Miroservices, REST, API's... not too sure if I could have fit more buzzwords into a blog post title, but I do know one thing. All these buzzwords have been used to stoke doubt in hearts of developers, architects and the C-Suite that if you're not "doing" microservices, don't have an API for everything, and you're not "doing" REST, you're doing something wrong. And you're most definitely doing something wrong if you're not doing everything over HTTP.

So, I'm going to just drop this bomb now: Microservices is not REST over HTTP.

In this blog post, I'll illustrate the harm that service-to-service communication over HTTP can cause in a microservices architecture, and to offer an alternative approach to sharing data in a distributed system.

A Tale of Two API Usages

Before showing you how REST API's can be mis-used, let's add a little positivity here and show a good example of how to use API's in a microservices architecture.

API's for Composite UI's


In this diagram, we have two microservices and we have a Composite UI. In order for the UI to compose together a full picture of data for the user, those pieces of the UI reach out to each service, and retrieve what it needs to show.

So what's wrong here? Nothing!

This is a completely normal and expected API usage. Since most web development these days is taking place on client-side frameworks like Angular, Vue and React (and hopefully, much more client-side Blazor in the near future), there's an unwritten expectation that API's will be built to enable front-end code to read and write data to the application.

These API's become very important contracts and expose all the functionality of the back-end systems to font-end callers.
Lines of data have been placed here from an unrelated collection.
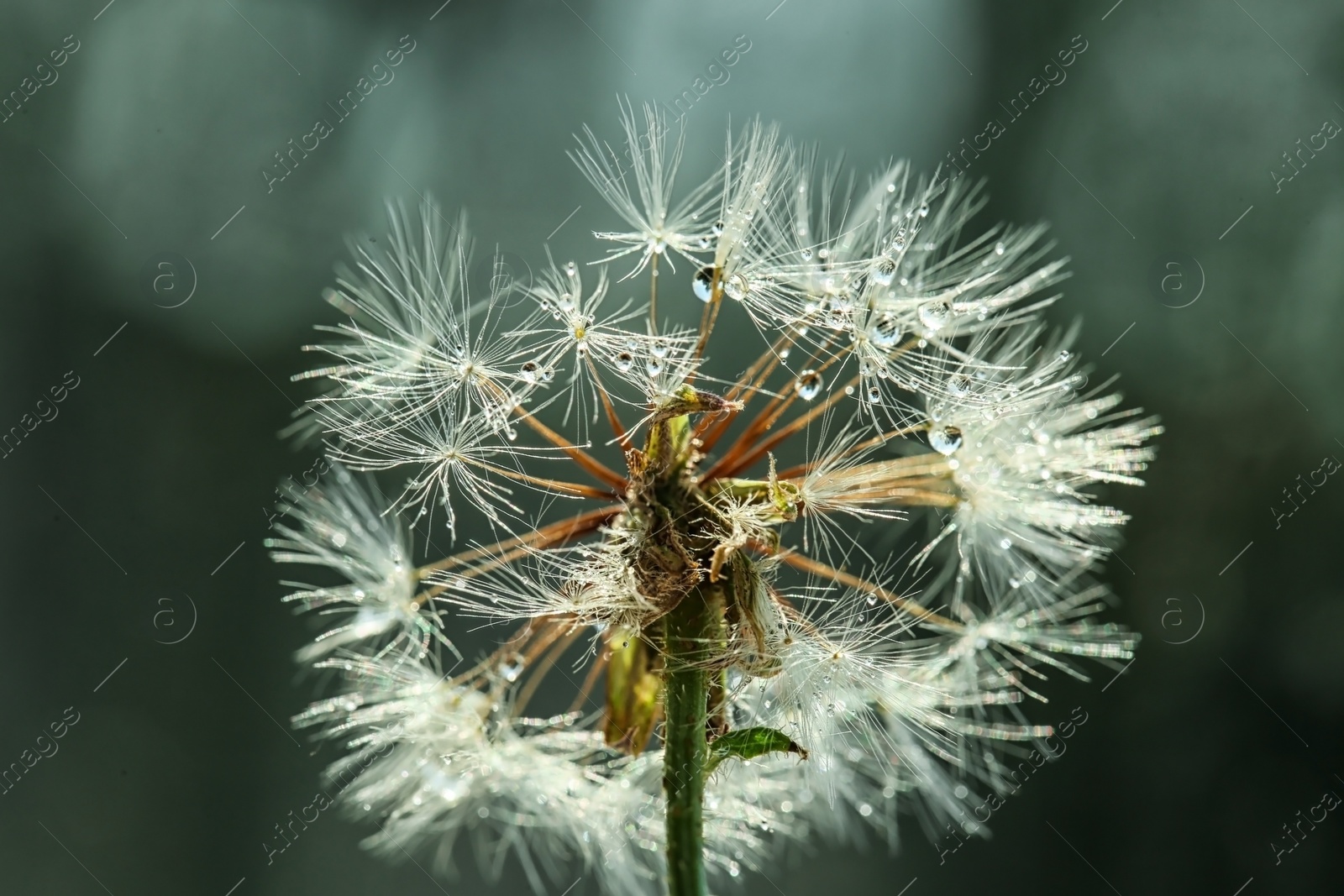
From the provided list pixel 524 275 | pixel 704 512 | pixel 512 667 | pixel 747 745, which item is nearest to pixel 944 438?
pixel 704 512

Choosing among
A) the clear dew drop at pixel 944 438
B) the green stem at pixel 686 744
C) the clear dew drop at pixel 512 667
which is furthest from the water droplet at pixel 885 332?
the clear dew drop at pixel 512 667

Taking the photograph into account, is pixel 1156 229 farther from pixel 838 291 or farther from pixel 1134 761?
pixel 838 291

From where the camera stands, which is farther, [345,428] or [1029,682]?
[1029,682]

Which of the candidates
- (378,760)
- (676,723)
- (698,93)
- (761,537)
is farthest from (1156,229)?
(378,760)

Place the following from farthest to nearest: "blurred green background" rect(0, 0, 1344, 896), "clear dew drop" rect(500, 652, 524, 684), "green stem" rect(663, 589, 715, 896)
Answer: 1. "blurred green background" rect(0, 0, 1344, 896)
2. "clear dew drop" rect(500, 652, 524, 684)
3. "green stem" rect(663, 589, 715, 896)

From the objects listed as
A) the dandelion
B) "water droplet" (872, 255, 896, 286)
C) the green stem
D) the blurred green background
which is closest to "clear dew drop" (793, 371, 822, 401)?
the dandelion

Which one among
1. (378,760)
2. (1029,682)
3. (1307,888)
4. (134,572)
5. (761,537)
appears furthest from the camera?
(1029,682)

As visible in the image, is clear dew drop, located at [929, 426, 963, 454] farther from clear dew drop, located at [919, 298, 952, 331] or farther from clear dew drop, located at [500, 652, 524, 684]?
clear dew drop, located at [500, 652, 524, 684]

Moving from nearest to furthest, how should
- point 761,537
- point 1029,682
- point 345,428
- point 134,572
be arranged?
point 761,537 < point 345,428 < point 134,572 < point 1029,682
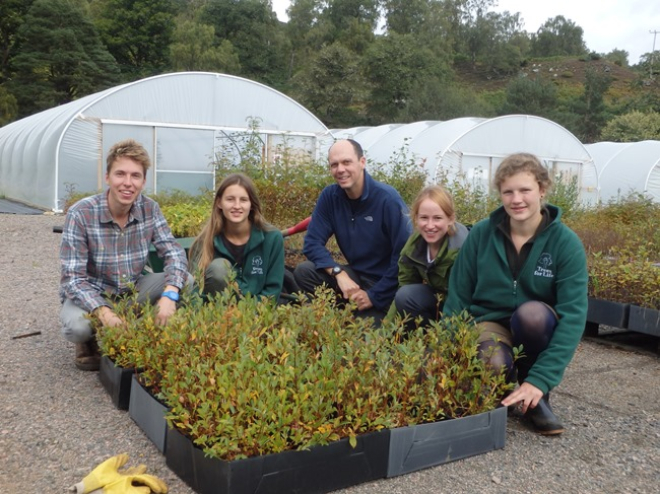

Understandably, a lot of time is spent on designing and implementing them; making them clear, getting them right, and passing back exactly what the front-end needs to do its job.

The API's are critical to the success of the project.

API's for Service-to-Service Communication

With so much work going into perfecting these API's, the allure of leveraging the work already done is significant when back-end developers find themselves in the following situation.

The Blue Service is performing an operation that requires it to reach out to the Purple Service to retrieve information in order for it to do its job.

So what's the problem? It's using an HTTP call to do it. HTTP is a synchronous, blocking protocol that usually requires the caller to wait for a response. Sure, there are optimizations in .NET like async/await, but these merely allow the caller to "multi-task" after the request has been made. Using async/await doesn't change the fact that you're still waiting for a response.

Why is this bad?

For every command Blue is processing, it needs to call to Purple so it can do its job. Because the call is blocking, network unreliability, broker unavailability, Purple's performance or Purple's unavailability can cascade timeouts and exceptions to Blue. These errors could in turn, make Blue unresponsive, and so on and so on until the whole system is brought down. One big, blocking HTTP invocation chain.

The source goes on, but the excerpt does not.